In this letter, we numerically investigate the statistical properties of the optical chaos hiding a digital message in secure transmission schemes. It is found that even if chaos statistics are usually not Gaussian, the statistics of the residual chaos, over the extracted message, are nearly Gaussian. Thus, assessing the bit-error rate from the Q parameter, as it is often done in the numerical analysis of such schemes, is a viable approach.

Secure transmission network using chaotic lasers

In this paper, we propose a scheme for multi-user secure data transmission using chaotic lasers. While schemes based on optical chaos are usually restricted to point-to-point transmission, with this new approach, which is derived from the well-known public key cryptography, it is possible to exchange data between any couple of nodes in a network. For each user, a pair of twin chaotic lasers is required, one being held by the user himself and the other by a provider, who is responsible of the network security. The basic two-laser or three-laser schemes of chaotic transmission are then used for secure data exchange, both between two subscribers and between a subscriber and the provider.

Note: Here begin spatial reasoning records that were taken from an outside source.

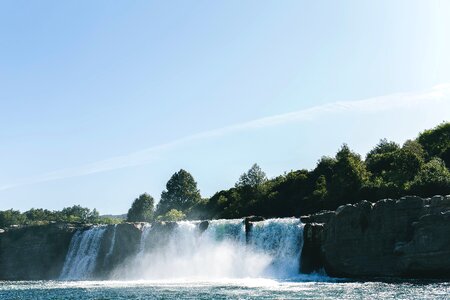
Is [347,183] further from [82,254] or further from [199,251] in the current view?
[82,254]

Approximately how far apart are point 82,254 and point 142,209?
71.9m

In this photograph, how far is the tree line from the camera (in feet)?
234

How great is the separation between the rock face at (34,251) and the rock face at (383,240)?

Secure transmission with chaotic lasers synchronized by electrical injection

In this paper, we numerically demonstrate secure data transmission using “twin” semiconductor lasers in which chaotic dynamics and synchronization are achieved by electrical injection into the laser pair of a common, chaotic driving-signal, obtained by photodetection of the emission of a third chaotic laser.

Transmission of a chaos-masked signal with in-line all-optical wavelength conversion

In this paper we demonstrate wavelength-conversion, of a message masked by additive chaos, along a transmission line. This result shows that chaos-based communications are compatible with channel-switching and wavelength-conversion as required in reconfigurable networks.